→ Extract to read:
I heard about Marc-Andre Fleury before I saw him. Literally, I heard thousands of fans chanting his name before I had seen him play.
In October 2003, I was driving back to my home at the time, Duquesne University in Pittsburgh, which sits atop a hill about three city blocks from the former site of Mellon Arena. I was listening to the Pittsburgh Penguins’ radio broadcast of a preseason game versus the Los Angeles Kings.
People from Pittsburgh will be able to visualize: I was coming from I-579N, getting off at the Sixth Street exit and heading toward Fifth Avenue. You come off the exit ramp, drive around a bend to a traffic light, and you’re staring straight at the parking lot where the Civic Arena used to be.
I’m listening to the radio broadcast of the game, and the Pens were predictably losing 2-0 to the Los Angeles Kings, but the 2003 Penguins losing wasn’t newsworthy. The story was that the Penguins’ not-yet-19-year old goaltender was making his NHL debut.
I’ll get to back to what this meant to the franchise in a moment, but this is why this game will forever be seared into my brain:
During a Hockey game, fans make a number of very distinct sounds when certain plays happen. Even a diminished home crowd such as the one that watched this October 2003 preseason game makes these noises.
If the home team almost scores -especially if they whiff on an empty net, or the puck trickles through the away team’s crease – the sound the crowd makes is more of an “OHHH!”, as if to say “Dammit, we were so close,” or “Aw, shit”.
When the home team’s goaltender makes a great save, the home crowd makes more of an “AHHH!” sound. It’s nervous relief combined with wonder.
I stopped at the red light in front of the Civic Arena, about to turn right to go toward Duquesne, and I’m listening to the game. I swear to God, the “AHHH!” noises coming from inside the Civic/Mellon Arena were louder than the radio broadcast in my car. I could hear the crowd as clear as day appreciating the franchise’s newest teenage savior.
There probably weren’t 5,000 people in the arena for that preseason game, which the Pens would go on to lose 3-0. Marc made 46 saves behind one of the worst rosters in contemporary NHL history. Here’s CBC’s recap of the game, if you didn’t click on the link above:
Pittsburgh Penguins goaltender Marc-Andre Fleury did everything in his NHL debut — except get the win.
The 18-year-old netminder stopped 46 shots, including a penalty shot, in a 3-0 loss to the Los Angeles Kings on Friday night at the Igloo.
Eric Belanger, Trent Klatt and Zigmund Palffy scored for the Kings, who were coming off a 3-2 loss to Detroit on Thursday night. Palffy and Klatt added assists in the win.
Cristobal Huet had a much easier time in the other goal, making 11 saves for his second career shutout.

→ Provided records:
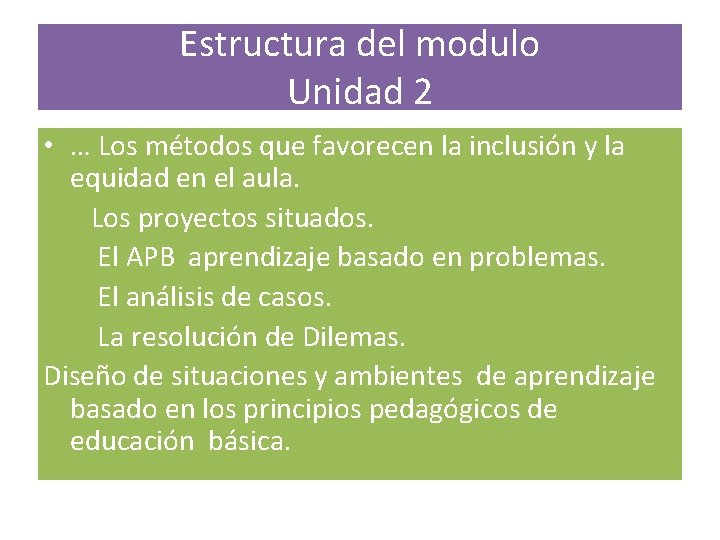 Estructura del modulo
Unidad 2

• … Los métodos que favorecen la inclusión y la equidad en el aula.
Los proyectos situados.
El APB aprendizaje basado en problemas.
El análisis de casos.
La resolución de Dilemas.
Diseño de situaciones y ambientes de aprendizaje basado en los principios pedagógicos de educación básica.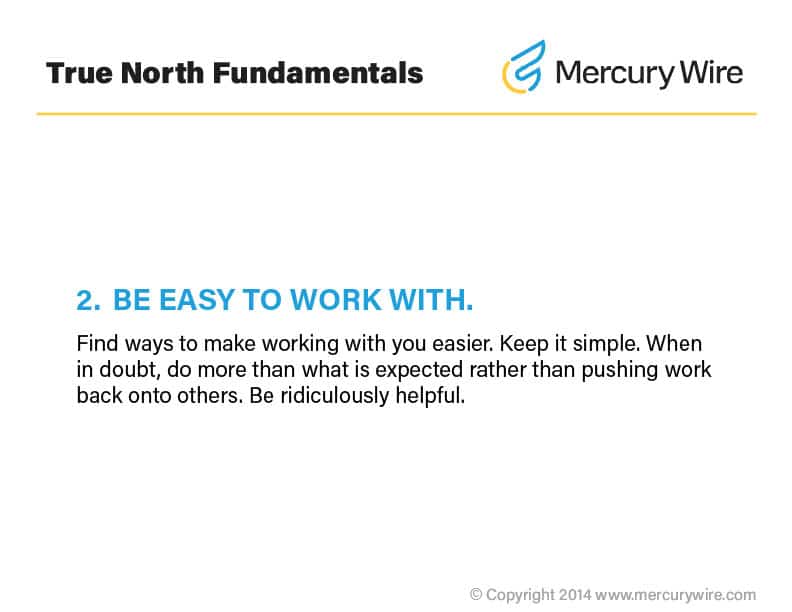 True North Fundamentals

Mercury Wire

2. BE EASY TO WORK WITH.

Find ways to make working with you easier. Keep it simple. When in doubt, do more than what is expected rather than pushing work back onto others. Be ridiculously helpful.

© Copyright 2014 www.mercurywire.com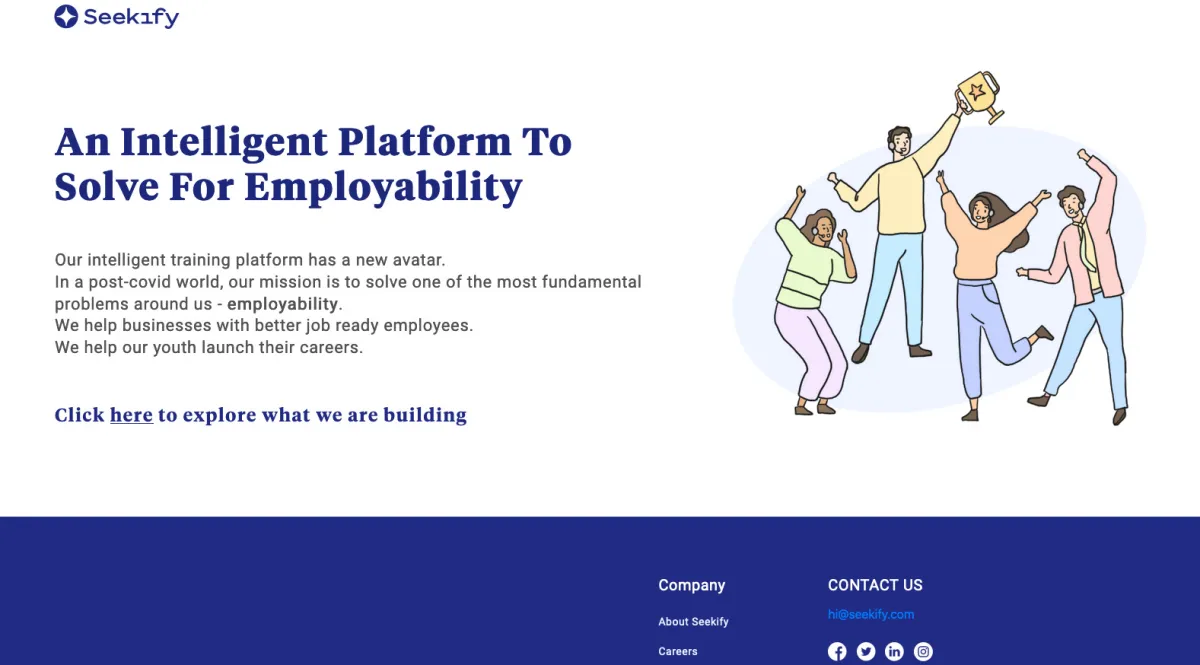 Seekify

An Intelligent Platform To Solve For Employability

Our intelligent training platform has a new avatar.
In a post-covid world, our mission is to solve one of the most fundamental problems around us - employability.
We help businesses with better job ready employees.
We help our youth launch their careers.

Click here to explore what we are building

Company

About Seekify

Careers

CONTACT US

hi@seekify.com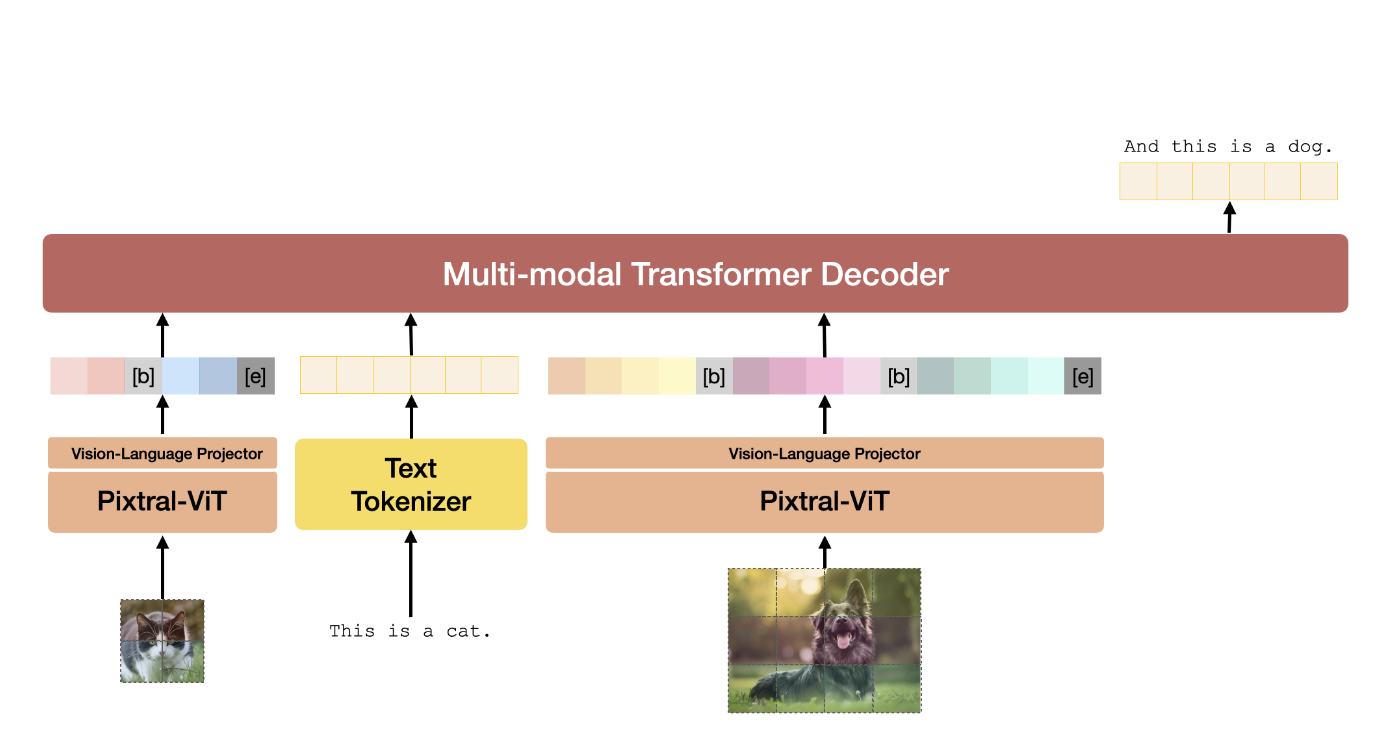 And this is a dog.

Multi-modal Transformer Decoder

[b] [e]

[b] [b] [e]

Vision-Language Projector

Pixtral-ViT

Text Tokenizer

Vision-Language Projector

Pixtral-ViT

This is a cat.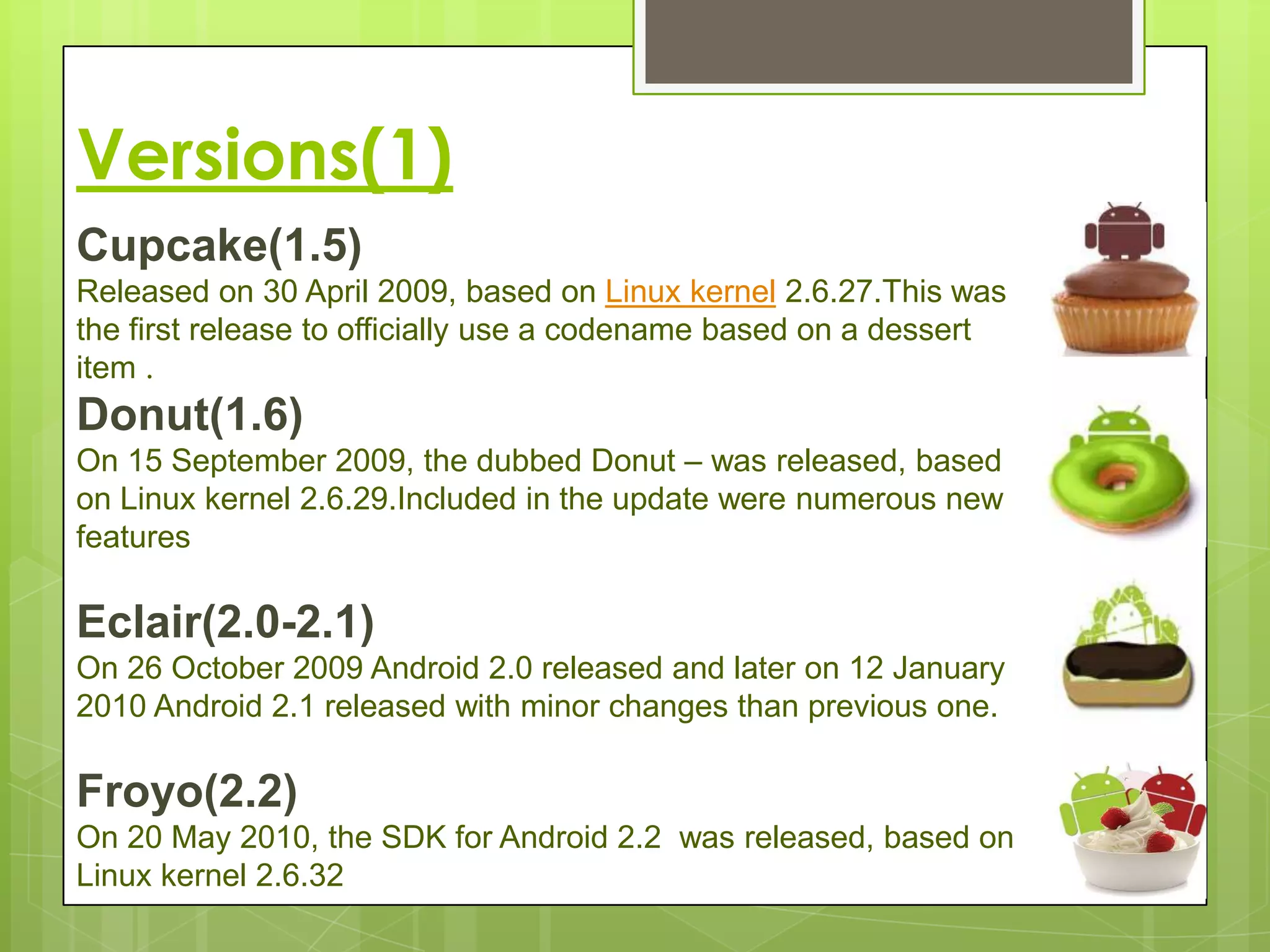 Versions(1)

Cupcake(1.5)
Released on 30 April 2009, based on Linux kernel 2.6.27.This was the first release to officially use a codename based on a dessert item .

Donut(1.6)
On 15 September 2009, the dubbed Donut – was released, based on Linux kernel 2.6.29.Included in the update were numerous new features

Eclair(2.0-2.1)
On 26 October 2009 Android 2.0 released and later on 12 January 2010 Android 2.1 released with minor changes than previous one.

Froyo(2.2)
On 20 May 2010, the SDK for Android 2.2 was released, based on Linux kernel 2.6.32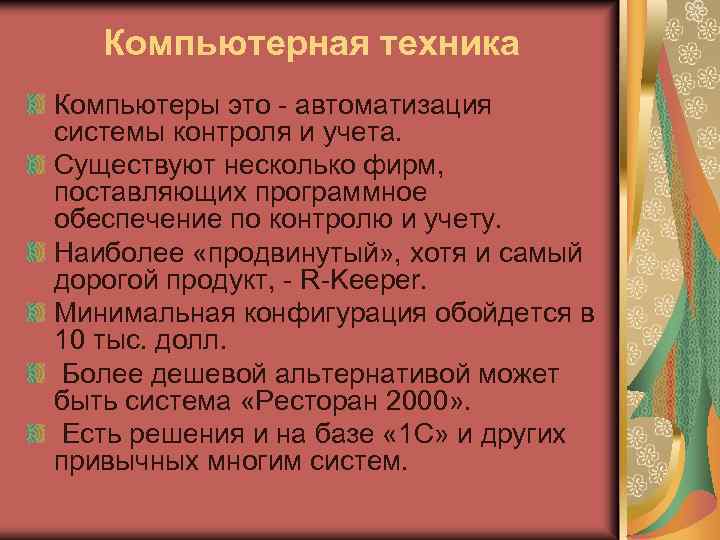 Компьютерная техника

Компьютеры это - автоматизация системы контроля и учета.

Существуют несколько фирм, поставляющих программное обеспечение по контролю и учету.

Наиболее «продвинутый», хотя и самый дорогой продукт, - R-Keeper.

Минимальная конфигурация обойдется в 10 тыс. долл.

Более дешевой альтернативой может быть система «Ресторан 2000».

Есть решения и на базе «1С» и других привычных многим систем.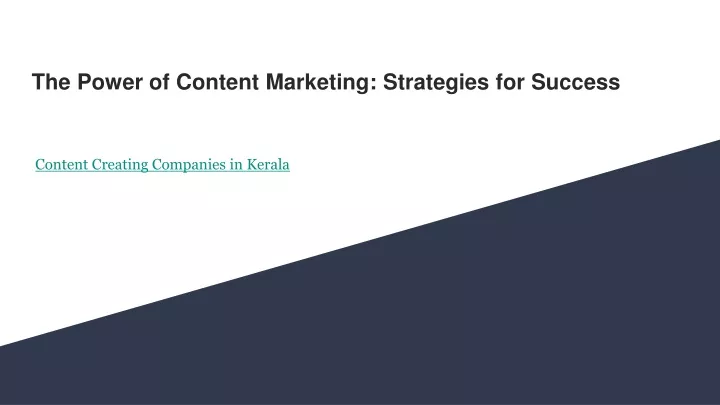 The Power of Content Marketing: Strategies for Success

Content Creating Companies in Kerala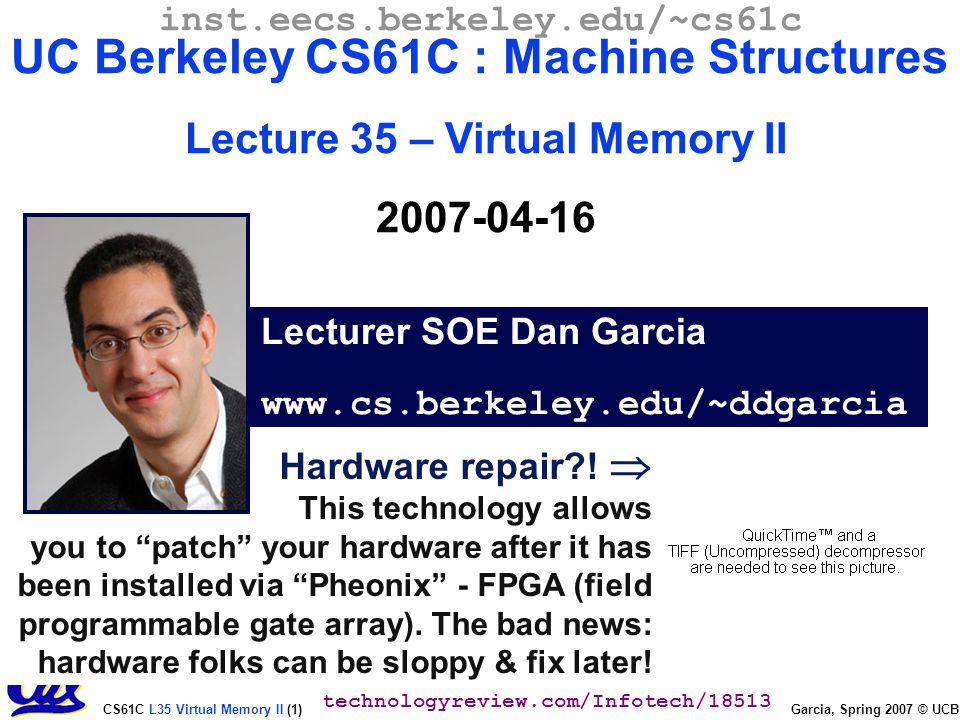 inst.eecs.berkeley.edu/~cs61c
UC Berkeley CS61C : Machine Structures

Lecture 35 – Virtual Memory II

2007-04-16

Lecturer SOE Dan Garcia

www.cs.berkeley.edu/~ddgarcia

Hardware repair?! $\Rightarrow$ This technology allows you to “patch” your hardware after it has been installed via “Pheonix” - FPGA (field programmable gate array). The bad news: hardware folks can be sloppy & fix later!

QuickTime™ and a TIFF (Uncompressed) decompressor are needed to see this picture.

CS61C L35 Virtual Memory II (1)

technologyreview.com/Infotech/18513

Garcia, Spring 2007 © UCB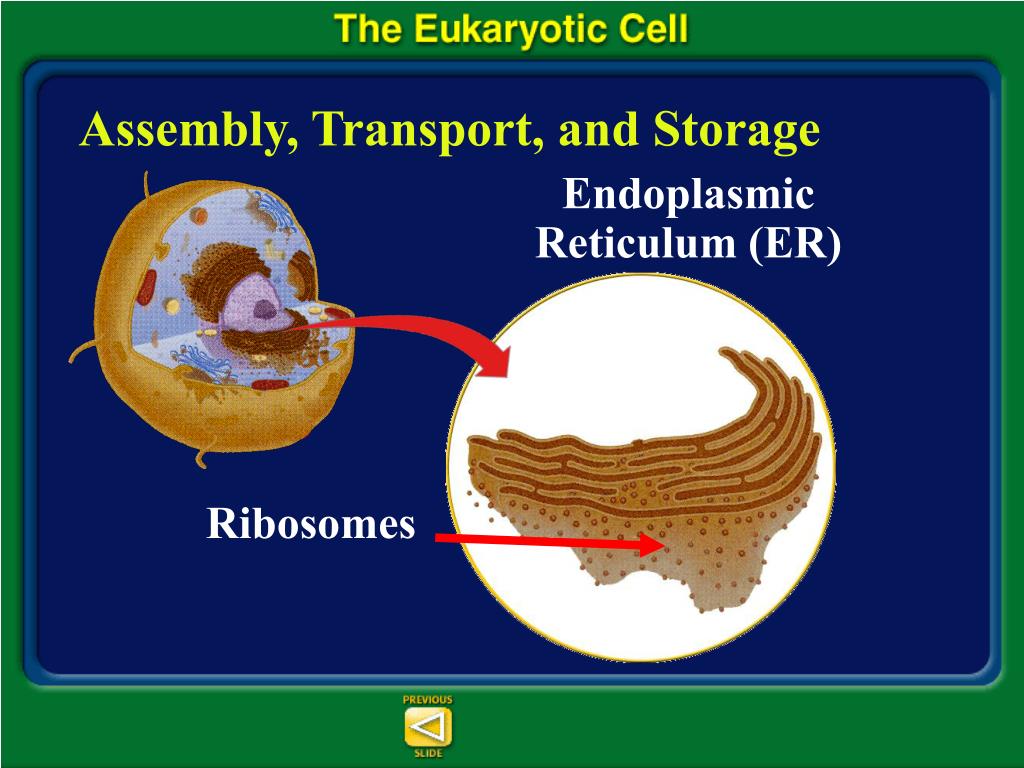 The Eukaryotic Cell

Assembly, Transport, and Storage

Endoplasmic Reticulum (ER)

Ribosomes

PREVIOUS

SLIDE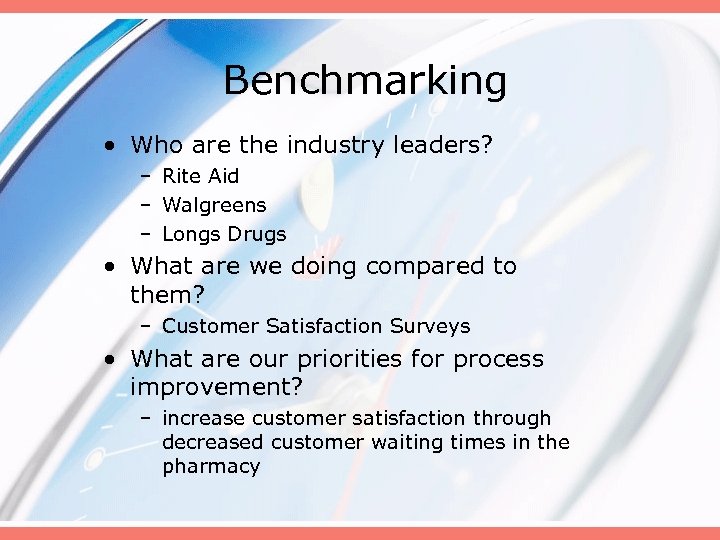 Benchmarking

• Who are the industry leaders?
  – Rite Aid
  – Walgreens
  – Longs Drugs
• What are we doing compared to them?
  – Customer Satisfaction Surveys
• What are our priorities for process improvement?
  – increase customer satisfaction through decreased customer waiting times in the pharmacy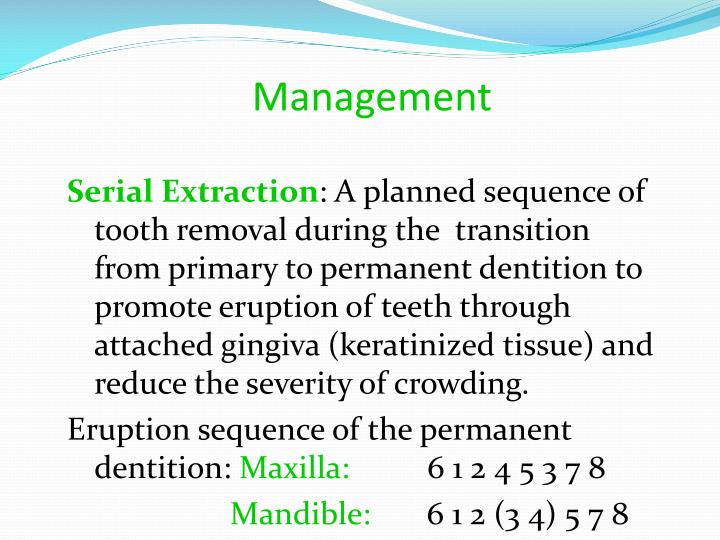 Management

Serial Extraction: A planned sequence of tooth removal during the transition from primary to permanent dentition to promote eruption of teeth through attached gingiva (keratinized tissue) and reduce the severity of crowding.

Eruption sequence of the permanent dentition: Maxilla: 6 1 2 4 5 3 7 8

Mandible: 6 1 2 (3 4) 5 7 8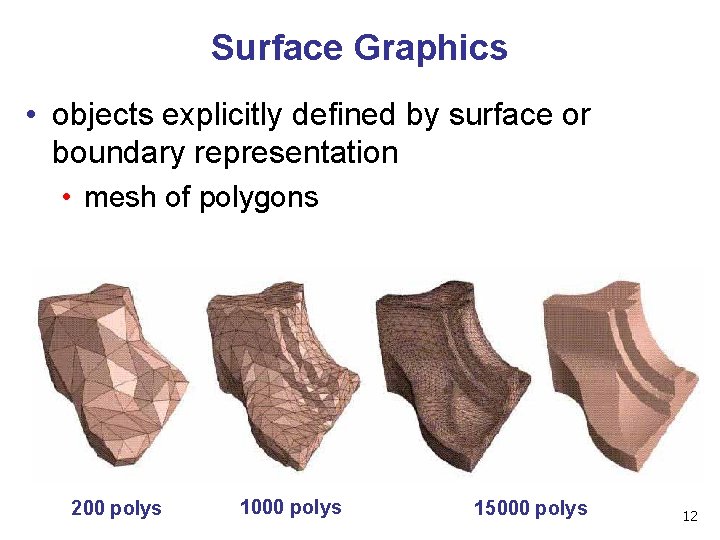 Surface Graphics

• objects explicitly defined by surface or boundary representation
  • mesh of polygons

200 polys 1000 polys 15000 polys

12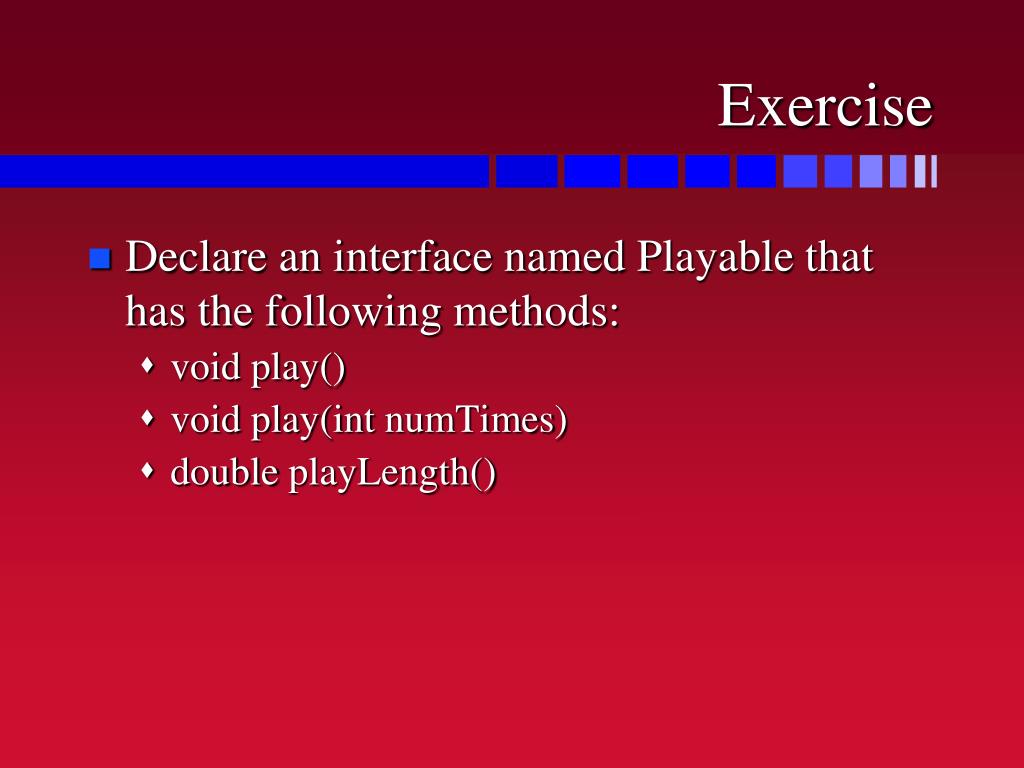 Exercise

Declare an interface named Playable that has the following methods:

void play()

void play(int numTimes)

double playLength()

→ Work item:
Can you pick up the account of Marc-Andre Fleury's NHL debut right after its last sentence and keep it going? This data comes from a separate source.

→ Task response:
Fleury, the first overall pick in June’s NHL entry draft, was spectacular between the pipes for the Pens, but was saddled with the burden of seven Kings power plays.
And that’s been much of Marc’s story in Pittsburgh: he has often played exceptionally-well behind an atrocious or indifferent defense, and his efforts would largely be forgotten or underappreciated.
A lot of people who jumped on the Penguins’ bandwagon in 2013 or whenever have no idea what Marc has meant to the franchise. He was Hope at a time in which the franchise had none, with the team having recently parted out players like Alex Kovalev and Marty Straka while the specter of Relocation loomed large.
The 2003-04 season was the lowest point in 20 years for the Penguins, dating back to the season before Mario was drafted, and prior to Sid Crosby and Evgeni Malkin, Marc-Andre Fleury was the light at the end of the tunnel signalling a better future.
I’m here to educate all of the newer and fair-weather fans: the franchise has been blessed to have drafted Marc-Andre Fleury. He’s been everything Penguins fans could have reasonably expected and more.
I’m not a naive fan. I recognize that Marc’s time in Pittsburgh is quickly coming to an end. The fourteen years since the team took him out of Cape Breton have flown by, and like Marc himself, I wish there was a way to keep him in Pittsburgh for the duration of his playing career. But the writing appears to be on the wall, for as I write this Matt Murray is set to start his 6th consecutive game for the team and has seemingly cemented his place as the team’s starting goaltender moving forward.
But there are so many fans, both educated and otherwise, who can’t wait to see the team cut ties with Marc Fleury, as though he’s some albatross. Penguins fans and NHL trade-deadline junkies alike can’t come up with enough circle-jerk scenarios that land Flower on a Western Conference pretender in exchange for a top-flight defenseman or winger and a cascade of Cap Space.
I’ll tell these groups two things right now: there isn’t a player that the Penguins are going to get back who is going to be more-impactful than Marc. And the Penguins absolutely cannot get back a better human being or teammate.
Marc has watched Matt Murray, correctly or incorrectly, wrestle his job from him. And by all accounts, he has been as positive and supportive as one could reasonably expect.
Is Marc pleased that some snot-nosed 21-year old punk has taken his position as the team’s top goaltender, just as the franchise for which he’s toiled under is experiencing a rebirth under Jim Rutherford and Mike Sullivan? Fuck no. Marc is very highly-competitive, even by the standards of a professional athlete. But I’ll get back to all of this at the end of the article.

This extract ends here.